* _MATERIAL FOR THIS EXERCISE_

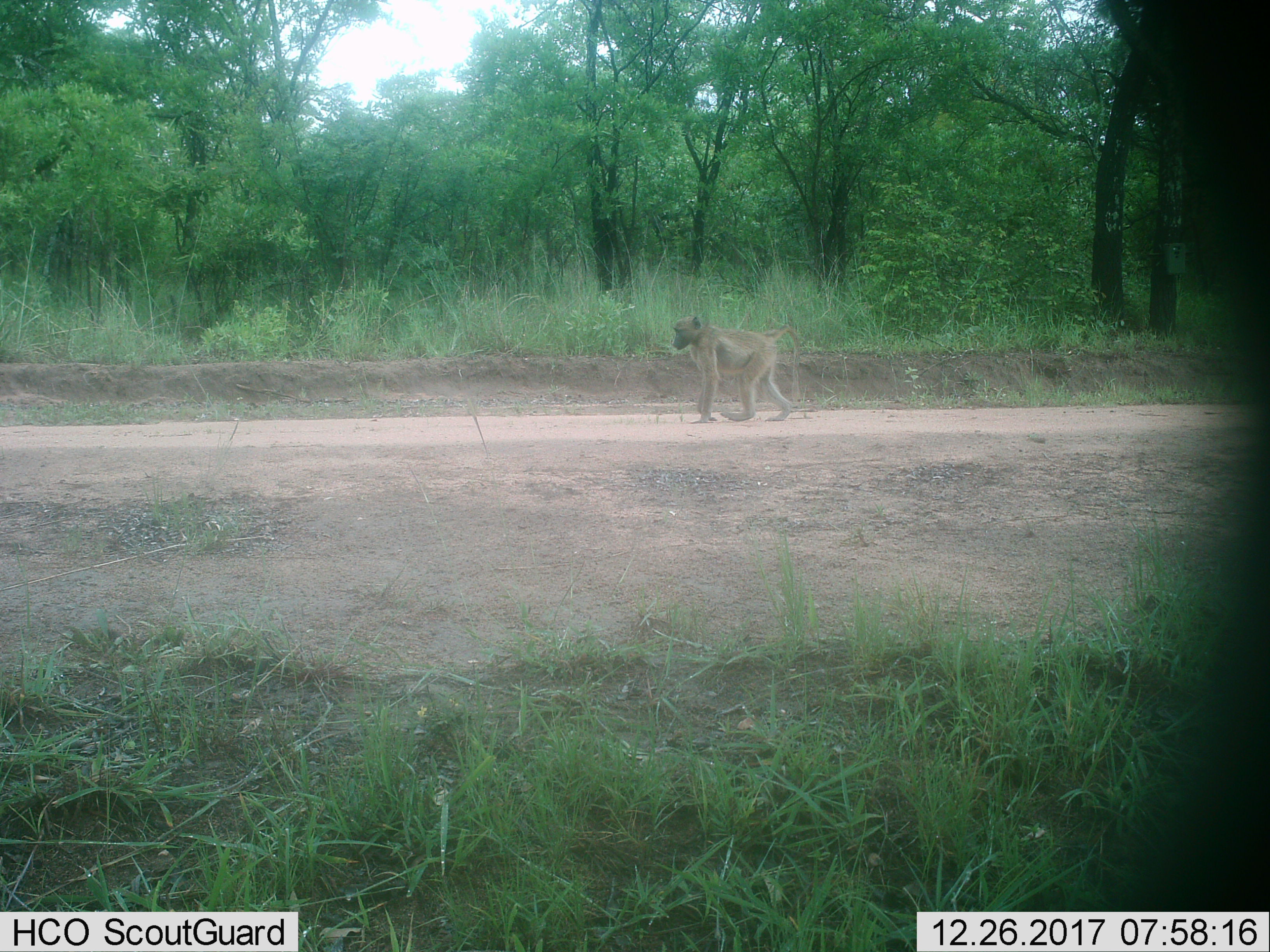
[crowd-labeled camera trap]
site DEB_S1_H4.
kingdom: Animalia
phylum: Chordata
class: Mammalia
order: Primates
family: Cercopithecidae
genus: Papio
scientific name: Papio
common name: baboon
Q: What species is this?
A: Baboon (Papio).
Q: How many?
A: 1.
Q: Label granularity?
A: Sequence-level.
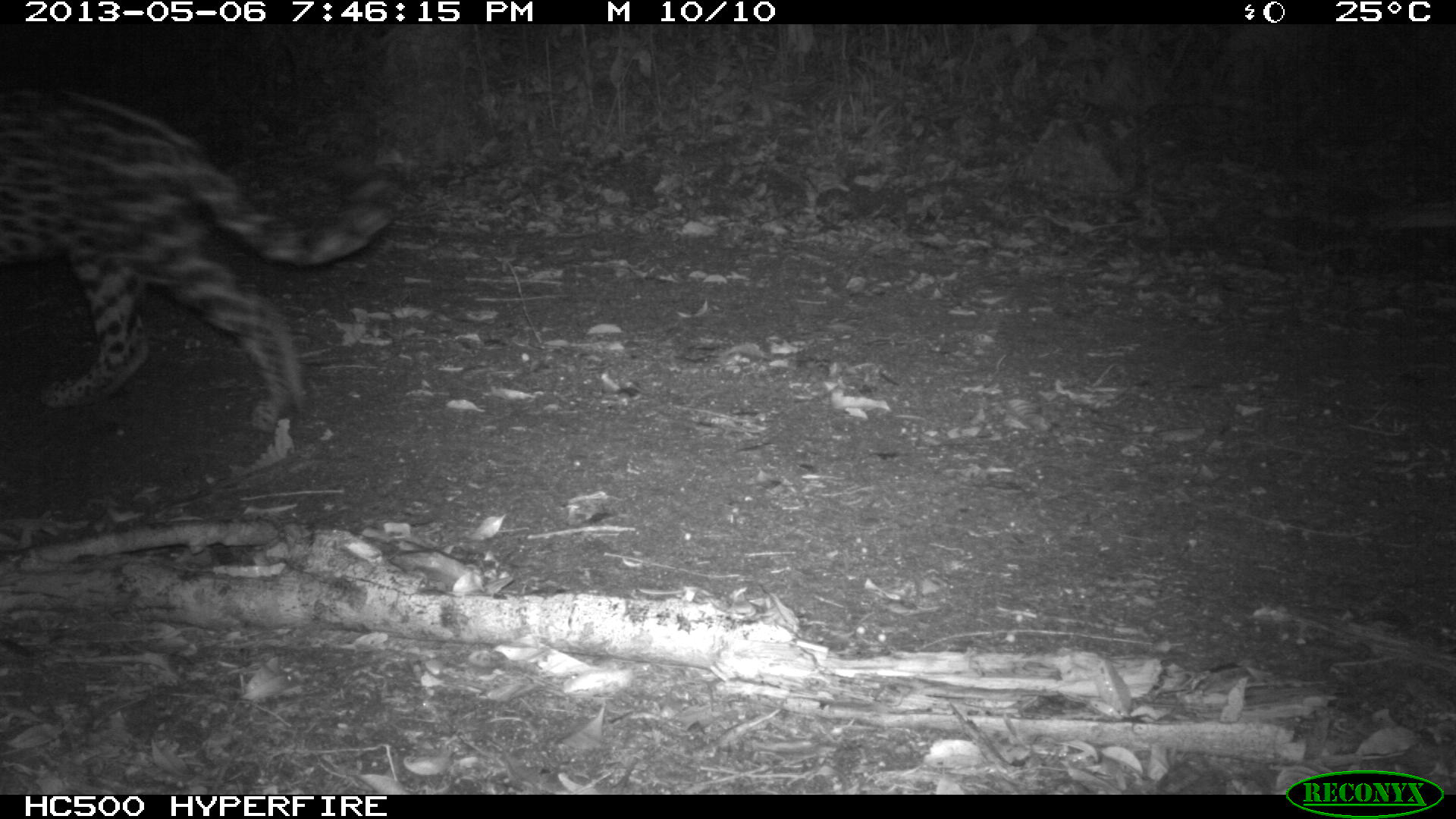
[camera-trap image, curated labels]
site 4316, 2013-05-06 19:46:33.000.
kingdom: Animalia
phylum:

* _ACTIVITY_
Lines holding "trap" are the ones to copy; find all of them in the listing.

* _YOUR SOLUTION_
[crowd-labeled camera trap]
[camera-trap image, curated labels]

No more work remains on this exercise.